1.     Cultural resentment

2.     Racism

3.     Income distribution

 They are all valid, and they overlap.

 Cultural resentment.

 An early, influential statement of this position was contained in Thomas Frank’s 2005 What’s the Matter with Kansas? Written long before the Trump regime, it predicted accurately the MAGA movement that followed.

 Frank was interested in why the people of Kansas, with some of the lowest incomes in the country, supported the Republican Party which in turn supported the interests of big business, not the interests of the disadvantaged.

The answer, Frank claimed, had nothing to do with economic disadvantage, and everything to do with cultural resentment. To the good people of Kansas, the Democratic Party stood for abortion, filth on TV, environmental restrictions, mind-altering drugs, atheism, feminism and other policies that violated the values on which their society rested. The Republican Party, in contrast, stood for old-fashioned American values, like hard work, patriotism, the church, anti-communism and the sanctity of marriage.

 This was no small matter. The Kansans saw their culture slipping away from them, and they took a stand with the Republicans to block the slippage.

 The sentiment is captured in Merle Haggard’s song, “Okie from Muskogee:”

 We don't smoke marijuana in Muskogee

We don't take our trips on LSD

We don't burn our draft cards down on Main Street

'Cause we like livin' right, and bein' free

I'm proud to be an Okie from Muskogee

A place where even squares can have a ball

We still wave Old Glory down at the courthouse

And white lightnin's still the biggest thrill of all

The song might have been intended ironically—who knows?—but it tapped into the spirit of the time.

 An important sub-section of the cultural-resentment theme is fundamentalist Christianity.
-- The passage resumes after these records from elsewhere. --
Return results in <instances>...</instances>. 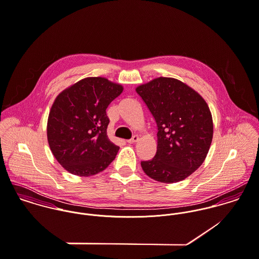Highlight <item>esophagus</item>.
I'll return each mask as SVG.
<instances>
[{"instance_id":"34e87169","label":"esophagus","mask_w":259,"mask_h":259,"mask_svg":"<svg viewBox=\"0 0 259 259\" xmlns=\"http://www.w3.org/2000/svg\"><path fill=\"white\" fill-rule=\"evenodd\" d=\"M138 140H139V137L137 136V135H134L131 139H129V140H127V143L129 144H133L136 143V142H138Z\"/></svg>"}]
</instances>
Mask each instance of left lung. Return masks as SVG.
Instances as JSON below:
<instances>
[{"label":"left lung","mask_w":259,"mask_h":259,"mask_svg":"<svg viewBox=\"0 0 259 259\" xmlns=\"http://www.w3.org/2000/svg\"><path fill=\"white\" fill-rule=\"evenodd\" d=\"M158 127L157 152L142 161L144 172L155 181L185 180L203 163L213 134L205 100L192 87L172 77H158L136 88Z\"/></svg>","instance_id":"8db88e82"}]
</instances>
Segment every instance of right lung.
<instances>
[{
	"mask_svg": "<svg viewBox=\"0 0 259 259\" xmlns=\"http://www.w3.org/2000/svg\"><path fill=\"white\" fill-rule=\"evenodd\" d=\"M123 91L105 77H87L61 91L49 114L47 134L58 163L88 177L105 170L119 147L107 136L108 105Z\"/></svg>",
	"mask_w": 259,
	"mask_h": 259,
	"instance_id": "1",
	"label": "right lung"
}]
</instances>
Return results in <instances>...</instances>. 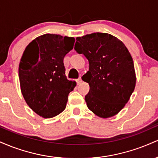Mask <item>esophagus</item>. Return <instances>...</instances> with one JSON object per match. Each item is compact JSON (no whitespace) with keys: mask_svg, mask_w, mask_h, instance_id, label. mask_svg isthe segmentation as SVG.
I'll list each match as a JSON object with an SVG mask.
<instances>
[{"mask_svg":"<svg viewBox=\"0 0 158 158\" xmlns=\"http://www.w3.org/2000/svg\"><path fill=\"white\" fill-rule=\"evenodd\" d=\"M77 81L78 84H80V83L81 82V81H82V80H81V77H79V78H78L77 80Z\"/></svg>","mask_w":158,"mask_h":158,"instance_id":"34e87169","label":"esophagus"}]
</instances>
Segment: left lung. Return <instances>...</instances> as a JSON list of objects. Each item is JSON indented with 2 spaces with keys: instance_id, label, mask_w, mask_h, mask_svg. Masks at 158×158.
<instances>
[{
  "instance_id": "8db88e82",
  "label": "left lung",
  "mask_w": 158,
  "mask_h": 158,
  "mask_svg": "<svg viewBox=\"0 0 158 158\" xmlns=\"http://www.w3.org/2000/svg\"><path fill=\"white\" fill-rule=\"evenodd\" d=\"M74 50L89 62L82 80L89 84L85 99L98 117L118 114L129 100L136 84L135 65L124 44L108 33L94 32L77 38Z\"/></svg>"
}]
</instances>
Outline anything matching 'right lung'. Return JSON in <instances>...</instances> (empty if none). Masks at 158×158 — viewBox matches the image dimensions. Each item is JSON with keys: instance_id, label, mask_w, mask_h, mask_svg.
Segmentation results:
<instances>
[{"instance_id": "right-lung-1", "label": "right lung", "mask_w": 158, "mask_h": 158, "mask_svg": "<svg viewBox=\"0 0 158 158\" xmlns=\"http://www.w3.org/2000/svg\"><path fill=\"white\" fill-rule=\"evenodd\" d=\"M74 42L72 37L44 34L23 52L19 70L21 93L29 107L41 117L52 118L66 108L76 82L67 79L63 60Z\"/></svg>"}]
</instances>
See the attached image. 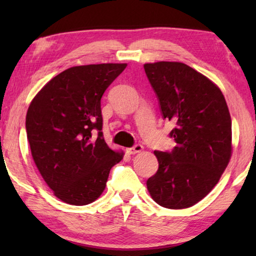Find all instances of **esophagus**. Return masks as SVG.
<instances>
[{"label": "esophagus", "mask_w": 256, "mask_h": 256, "mask_svg": "<svg viewBox=\"0 0 256 256\" xmlns=\"http://www.w3.org/2000/svg\"><path fill=\"white\" fill-rule=\"evenodd\" d=\"M142 150H144V146H142V144H134L132 148H128L126 149V152L128 154H134L141 152Z\"/></svg>", "instance_id": "esophagus-1"}]
</instances>
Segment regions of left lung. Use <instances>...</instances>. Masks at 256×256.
Returning a JSON list of instances; mask_svg holds the SVG:
<instances>
[{
	"instance_id": "left-lung-1",
	"label": "left lung",
	"mask_w": 256,
	"mask_h": 256,
	"mask_svg": "<svg viewBox=\"0 0 256 256\" xmlns=\"http://www.w3.org/2000/svg\"><path fill=\"white\" fill-rule=\"evenodd\" d=\"M162 118L175 128L177 146L154 151L159 168L146 180L151 198L168 209H185L206 196L232 157V118L218 86L180 62L144 64Z\"/></svg>"
}]
</instances>
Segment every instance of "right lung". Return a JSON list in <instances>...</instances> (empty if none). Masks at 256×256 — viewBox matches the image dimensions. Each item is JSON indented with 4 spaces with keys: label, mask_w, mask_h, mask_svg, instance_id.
<instances>
[{
    "label": "right lung",
    "mask_w": 256,
    "mask_h": 256,
    "mask_svg": "<svg viewBox=\"0 0 256 256\" xmlns=\"http://www.w3.org/2000/svg\"><path fill=\"white\" fill-rule=\"evenodd\" d=\"M128 64L73 66L60 72L32 99L26 130L34 164L60 201L86 206L102 196L123 152L104 140L100 100Z\"/></svg>",
    "instance_id": "1"
}]
</instances>
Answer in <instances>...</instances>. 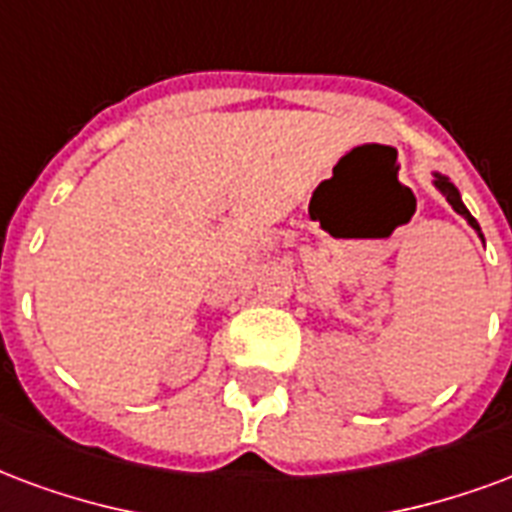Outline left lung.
I'll return each instance as SVG.
<instances>
[{"label":"left lung","instance_id":"8db88e82","mask_svg":"<svg viewBox=\"0 0 512 512\" xmlns=\"http://www.w3.org/2000/svg\"><path fill=\"white\" fill-rule=\"evenodd\" d=\"M431 184H434L439 195H442V198L448 200L450 206H453V211L467 219V225L472 227V230H475V233H478L480 238H483V233H480L478 219L472 217V214H469V211H467V206H464V200H461V192H458V189H456V184H453V181H450L448 176H442V173H437V170H434V181H431Z\"/></svg>","mask_w":512,"mask_h":512}]
</instances>
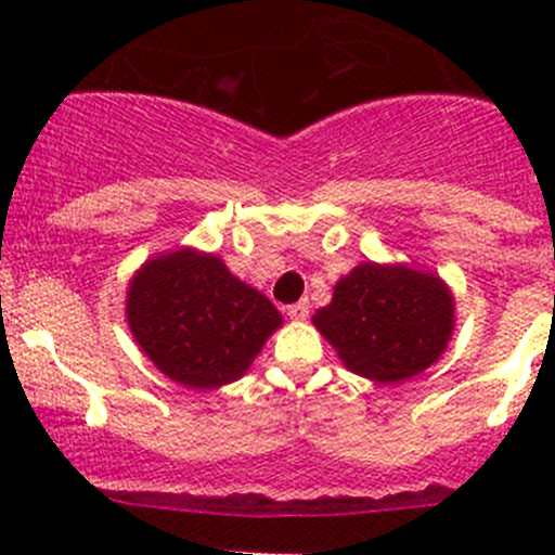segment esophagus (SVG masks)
Returning <instances> with one entry per match:
<instances>
[{"mask_svg": "<svg viewBox=\"0 0 555 555\" xmlns=\"http://www.w3.org/2000/svg\"><path fill=\"white\" fill-rule=\"evenodd\" d=\"M289 319H295V322H300V319L309 317V300H298V304H293L287 309Z\"/></svg>", "mask_w": 555, "mask_h": 555, "instance_id": "34e87169", "label": "esophagus"}]
</instances>
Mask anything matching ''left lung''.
Returning <instances> with one entry per match:
<instances>
[{"label": "left lung", "instance_id": "8db88e82", "mask_svg": "<svg viewBox=\"0 0 555 555\" xmlns=\"http://www.w3.org/2000/svg\"><path fill=\"white\" fill-rule=\"evenodd\" d=\"M453 311V293L438 273L367 260L335 282L333 300L313 313V327L351 373L400 384L443 357Z\"/></svg>", "mask_w": 555, "mask_h": 555}]
</instances>
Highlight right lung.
I'll return each mask as SVG.
<instances>
[{
	"instance_id": "obj_1",
	"label": "right lung",
	"mask_w": 555,
	"mask_h": 555,
	"mask_svg": "<svg viewBox=\"0 0 555 555\" xmlns=\"http://www.w3.org/2000/svg\"><path fill=\"white\" fill-rule=\"evenodd\" d=\"M126 319L153 365L190 389L242 378L282 327V313L260 289L233 276L217 255L193 246L150 257L133 273Z\"/></svg>"
}]
</instances>
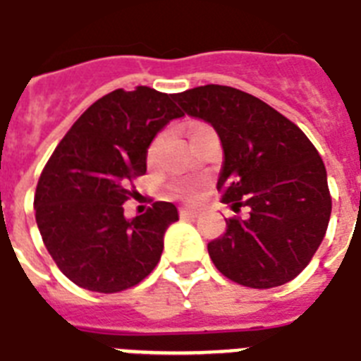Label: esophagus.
I'll list each match as a JSON object with an SVG mask.
<instances>
[{"instance_id":"esophagus-1","label":"esophagus","mask_w":361,"mask_h":361,"mask_svg":"<svg viewBox=\"0 0 361 361\" xmlns=\"http://www.w3.org/2000/svg\"><path fill=\"white\" fill-rule=\"evenodd\" d=\"M180 215L183 216V219H195V216H198V211L187 209V207H183V209L180 211Z\"/></svg>"}]
</instances>
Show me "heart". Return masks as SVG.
Segmentation results:
<instances>
[{
	"instance_id": "1",
	"label": "heart",
	"mask_w": 361,
	"mask_h": 361,
	"mask_svg": "<svg viewBox=\"0 0 361 361\" xmlns=\"http://www.w3.org/2000/svg\"><path fill=\"white\" fill-rule=\"evenodd\" d=\"M180 192L181 195H187V196H195L196 187H180Z\"/></svg>"
}]
</instances>
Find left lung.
Here are the masks:
<instances>
[{"mask_svg":"<svg viewBox=\"0 0 361 361\" xmlns=\"http://www.w3.org/2000/svg\"><path fill=\"white\" fill-rule=\"evenodd\" d=\"M183 114L204 120L222 145L216 189L245 219L207 245L226 278L254 289L283 286L304 271L324 239L332 200L326 169L300 128L256 96L206 85L172 94Z\"/></svg>","mask_w":361,"mask_h":361,"instance_id":"left-lung-1","label":"left lung"}]
</instances>
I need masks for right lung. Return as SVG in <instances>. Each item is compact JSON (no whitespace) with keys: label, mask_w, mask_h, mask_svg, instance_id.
<instances>
[{"label":"right lung","mask_w":361,"mask_h":361,"mask_svg":"<svg viewBox=\"0 0 361 361\" xmlns=\"http://www.w3.org/2000/svg\"><path fill=\"white\" fill-rule=\"evenodd\" d=\"M183 116L172 94L150 87L118 89L90 105L44 166L37 192V226L49 256L83 289L118 293L145 280L159 263L171 202L124 216L130 181L146 172L152 140Z\"/></svg>","instance_id":"add662e5"}]
</instances>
Both Catholic and Protestant fundamentalists see themselves as threatened in an increasingly secular country, and they strangely view Donald Trump as a barrier against secularism.
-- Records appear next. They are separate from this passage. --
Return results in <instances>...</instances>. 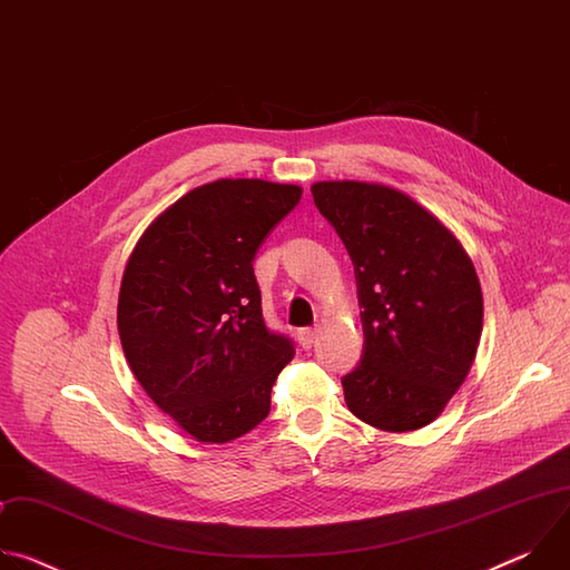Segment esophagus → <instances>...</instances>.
<instances>
[{"mask_svg":"<svg viewBox=\"0 0 570 570\" xmlns=\"http://www.w3.org/2000/svg\"><path fill=\"white\" fill-rule=\"evenodd\" d=\"M297 341H299L302 350H311L313 343H315V330H299Z\"/></svg>","mask_w":570,"mask_h":570,"instance_id":"34e87169","label":"esophagus"}]
</instances>
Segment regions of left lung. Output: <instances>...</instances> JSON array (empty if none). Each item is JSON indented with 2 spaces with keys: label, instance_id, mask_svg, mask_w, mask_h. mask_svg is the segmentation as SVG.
<instances>
[{
  "label": "left lung",
  "instance_id": "obj_1",
  "mask_svg": "<svg viewBox=\"0 0 570 570\" xmlns=\"http://www.w3.org/2000/svg\"><path fill=\"white\" fill-rule=\"evenodd\" d=\"M352 257L363 306V356L343 376L347 409L385 433L440 417L464 383L482 332V291L455 234L394 187L324 180L311 187Z\"/></svg>",
  "mask_w": 570,
  "mask_h": 570
}]
</instances>
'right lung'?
<instances>
[{
  "instance_id": "right-lung-1",
  "label": "right lung",
  "mask_w": 570,
  "mask_h": 570,
  "mask_svg": "<svg viewBox=\"0 0 570 570\" xmlns=\"http://www.w3.org/2000/svg\"><path fill=\"white\" fill-rule=\"evenodd\" d=\"M299 198L302 187L259 178L207 183L161 212L126 262L117 304L126 361L198 442L225 444L259 426L295 356L266 327L253 262Z\"/></svg>"
}]
</instances>
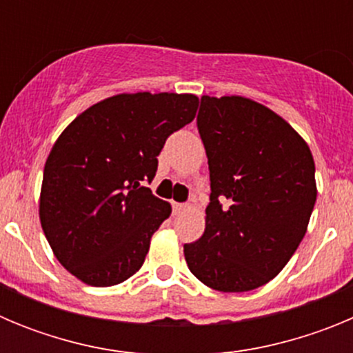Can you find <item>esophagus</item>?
<instances>
[{"instance_id": "obj_1", "label": "esophagus", "mask_w": 353, "mask_h": 353, "mask_svg": "<svg viewBox=\"0 0 353 353\" xmlns=\"http://www.w3.org/2000/svg\"><path fill=\"white\" fill-rule=\"evenodd\" d=\"M187 208H189V205H185V203H173L174 214H182V212H185Z\"/></svg>"}]
</instances>
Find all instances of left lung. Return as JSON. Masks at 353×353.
Here are the masks:
<instances>
[{
  "label": "left lung",
  "instance_id": "8db88e82",
  "mask_svg": "<svg viewBox=\"0 0 353 353\" xmlns=\"http://www.w3.org/2000/svg\"><path fill=\"white\" fill-rule=\"evenodd\" d=\"M198 130L210 170L205 233L187 267L217 292H249L285 269L316 201L307 143L272 109L240 95L201 97Z\"/></svg>",
  "mask_w": 353,
  "mask_h": 353
}]
</instances>
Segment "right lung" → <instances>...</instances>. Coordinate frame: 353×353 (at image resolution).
<instances>
[{
    "label": "right lung",
    "mask_w": 353,
    "mask_h": 353,
    "mask_svg": "<svg viewBox=\"0 0 353 353\" xmlns=\"http://www.w3.org/2000/svg\"><path fill=\"white\" fill-rule=\"evenodd\" d=\"M191 93H120L79 114L52 145L39 215L54 256L90 286L123 283L141 269L171 205L145 182L168 136L191 123Z\"/></svg>",
    "instance_id": "add662e5"
}]
</instances>
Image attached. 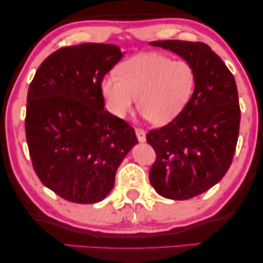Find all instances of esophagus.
Returning <instances> with one entry per match:
<instances>
[{"label": "esophagus", "instance_id": "obj_1", "mask_svg": "<svg viewBox=\"0 0 263 263\" xmlns=\"http://www.w3.org/2000/svg\"><path fill=\"white\" fill-rule=\"evenodd\" d=\"M135 133H136V138H138V140L140 142H143L146 140V133L143 129L141 128H136L135 129Z\"/></svg>", "mask_w": 263, "mask_h": 263}]
</instances>
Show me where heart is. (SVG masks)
Here are the masks:
<instances>
[{"instance_id": "obj_1", "label": "heart", "mask_w": 263, "mask_h": 263, "mask_svg": "<svg viewBox=\"0 0 263 263\" xmlns=\"http://www.w3.org/2000/svg\"><path fill=\"white\" fill-rule=\"evenodd\" d=\"M196 73L186 61H172L160 53H142L125 61L118 75L102 81L107 109L117 117L138 109L149 123L164 125L174 121L192 99Z\"/></svg>"}]
</instances>
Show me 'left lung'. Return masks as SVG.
Segmentation results:
<instances>
[{
  "label": "left lung",
  "instance_id": "obj_1",
  "mask_svg": "<svg viewBox=\"0 0 263 263\" xmlns=\"http://www.w3.org/2000/svg\"><path fill=\"white\" fill-rule=\"evenodd\" d=\"M194 67L196 85L185 109L164 127L147 133L156 152L151 184L171 200H188L220 181L235 154L240 107L235 78L222 60L201 42L161 41Z\"/></svg>",
  "mask_w": 263,
  "mask_h": 263
}]
</instances>
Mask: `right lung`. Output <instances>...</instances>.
<instances>
[{
  "label": "right lung",
  "mask_w": 263,
  "mask_h": 263,
  "mask_svg": "<svg viewBox=\"0 0 263 263\" xmlns=\"http://www.w3.org/2000/svg\"><path fill=\"white\" fill-rule=\"evenodd\" d=\"M121 59L111 44L61 48L43 61L28 87L25 130L32 166L43 184L70 202L102 201L138 143L132 125L104 110L102 81Z\"/></svg>",
  "instance_id": "1"
}]
</instances>
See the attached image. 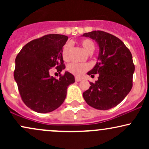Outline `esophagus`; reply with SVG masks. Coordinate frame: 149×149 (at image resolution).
I'll return each mask as SVG.
<instances>
[{
	"mask_svg": "<svg viewBox=\"0 0 149 149\" xmlns=\"http://www.w3.org/2000/svg\"><path fill=\"white\" fill-rule=\"evenodd\" d=\"M75 80H76V82H79V81H80V80H81L82 79L80 78H78V77H76V78H75Z\"/></svg>",
	"mask_w": 149,
	"mask_h": 149,
	"instance_id": "34e87169",
	"label": "esophagus"
}]
</instances>
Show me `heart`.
<instances>
[{
	"instance_id": "obj_1",
	"label": "heart",
	"mask_w": 149,
	"mask_h": 149,
	"mask_svg": "<svg viewBox=\"0 0 149 149\" xmlns=\"http://www.w3.org/2000/svg\"><path fill=\"white\" fill-rule=\"evenodd\" d=\"M80 45L82 46L84 50L86 52L91 54L95 50V43L91 39L85 38L80 40ZM71 50V44L69 42L65 43L63 46L62 51H61V55L63 59L65 61H68L70 58V54ZM90 65L88 64H78V63H71L67 66L66 69L69 73H72L76 76H81L85 71H87L90 69Z\"/></svg>"
}]
</instances>
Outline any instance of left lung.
Returning a JSON list of instances; mask_svg holds the SVG:
<instances>
[{
  "instance_id": "1",
  "label": "left lung",
  "mask_w": 149,
  "mask_h": 149,
  "mask_svg": "<svg viewBox=\"0 0 149 149\" xmlns=\"http://www.w3.org/2000/svg\"><path fill=\"white\" fill-rule=\"evenodd\" d=\"M83 36L95 40L100 47L98 61L88 73L98 80L83 92V98L90 107L108 110L124 100L132 88L134 65L130 51L118 38L102 31L85 33Z\"/></svg>"
}]
</instances>
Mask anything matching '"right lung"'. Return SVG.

 More than two decades after Frank’s book appeared, we can see now that what he described is one of the foundations of the MAGA movement. It doesn’t matter that Trump is a corrupt, amoral, sociopathic billionaire; what matters is that he is seen as leading the battle against cultural collapse.

 Racism

 African slavery, and the racism that was embedded in it, are America’s original sin. Slavery was ended by the Union’s victory in the Civil War, but not racism. After the war, the era of Reconstruction lasted only a short time, and the white South was soon free to institute its murderous regime of Jim Crow. The racism was not confined to the south; most northern whites opposed slavery, but after the war they did not welcome Black people as friends and neighbors. Jim Crow lasted for a hundred years after the end of the war, until the victories of the Civil Rights Movement in the 1960s.
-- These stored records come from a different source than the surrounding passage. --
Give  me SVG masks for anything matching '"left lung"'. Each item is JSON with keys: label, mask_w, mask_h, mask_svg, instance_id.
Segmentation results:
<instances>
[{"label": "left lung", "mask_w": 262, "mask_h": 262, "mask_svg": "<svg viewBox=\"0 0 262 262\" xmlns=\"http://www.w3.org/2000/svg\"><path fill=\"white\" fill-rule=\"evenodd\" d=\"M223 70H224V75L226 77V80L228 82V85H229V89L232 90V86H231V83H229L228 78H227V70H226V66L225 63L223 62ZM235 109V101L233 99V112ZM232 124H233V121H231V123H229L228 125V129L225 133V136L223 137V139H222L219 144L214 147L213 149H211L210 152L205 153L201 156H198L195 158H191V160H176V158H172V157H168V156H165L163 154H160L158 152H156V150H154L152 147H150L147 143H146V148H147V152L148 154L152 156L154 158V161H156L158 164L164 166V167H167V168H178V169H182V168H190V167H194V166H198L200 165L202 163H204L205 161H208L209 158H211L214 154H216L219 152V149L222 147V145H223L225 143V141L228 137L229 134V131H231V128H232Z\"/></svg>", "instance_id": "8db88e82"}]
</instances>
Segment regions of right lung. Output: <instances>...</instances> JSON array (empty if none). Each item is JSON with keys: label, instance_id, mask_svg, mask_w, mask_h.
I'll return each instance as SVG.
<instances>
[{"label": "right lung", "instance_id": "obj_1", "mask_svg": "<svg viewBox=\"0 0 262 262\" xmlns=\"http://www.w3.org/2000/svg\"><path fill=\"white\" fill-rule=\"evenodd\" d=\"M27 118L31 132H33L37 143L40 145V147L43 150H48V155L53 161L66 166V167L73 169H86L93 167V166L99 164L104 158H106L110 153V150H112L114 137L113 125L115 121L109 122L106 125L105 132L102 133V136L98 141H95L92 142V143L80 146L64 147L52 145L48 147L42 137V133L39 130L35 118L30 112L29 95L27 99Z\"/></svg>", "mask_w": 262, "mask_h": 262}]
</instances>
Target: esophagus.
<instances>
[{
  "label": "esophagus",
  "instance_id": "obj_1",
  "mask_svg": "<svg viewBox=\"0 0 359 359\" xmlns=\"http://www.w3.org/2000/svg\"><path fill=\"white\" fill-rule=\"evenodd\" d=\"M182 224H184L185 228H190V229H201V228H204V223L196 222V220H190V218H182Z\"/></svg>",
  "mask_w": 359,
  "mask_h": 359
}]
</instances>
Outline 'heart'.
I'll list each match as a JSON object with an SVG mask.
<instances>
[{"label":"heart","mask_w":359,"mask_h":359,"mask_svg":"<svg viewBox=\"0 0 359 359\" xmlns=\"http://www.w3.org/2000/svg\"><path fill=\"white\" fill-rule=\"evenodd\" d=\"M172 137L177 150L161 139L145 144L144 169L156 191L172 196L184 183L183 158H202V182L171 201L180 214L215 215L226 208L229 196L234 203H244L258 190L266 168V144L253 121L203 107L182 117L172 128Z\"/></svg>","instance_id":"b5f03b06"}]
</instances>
 Those victories were important, but they were incomplete. Part of the problem was that the Civil Rights Movement fractured in competing philosophies of non-violence and inclusion versus black power, and part was that the country’s attention and resources were consumed in the disastrous Vietnam War. The country never became unified in the way that Martin Luther King, Jr. dreamed of. Perhaps the victories could never have been complete because racism was so much a foundation of the culture.

 In the years since the Civil Rights Movement, racism has been complicated and intensified by non-Anglo immigration. In the 1960s, Anglos were 90% of the US population; now they are 60% and headed for a minority. This is another reason why many old-timers feel their country is slipping away from them.

 I don’t want to make this too simple. Anglos are divided, to say the least, on the issue of race. Some non-Anglos are in the MAGA movement, supporting Trump and the Republican Party.

 But racism is fundamental to MAGA. It is central, for example, to the anti-immigration stance. Trump could not have been clearer about this when he wished aloud for more immigrants from Norway, and fewer from the “shithole” countries of the world.

 MAGA would not be MAGA without white racism.

 Income Distribution

 The political effects of the changing income distribution are partially hidden, but I think they may be the most important of all.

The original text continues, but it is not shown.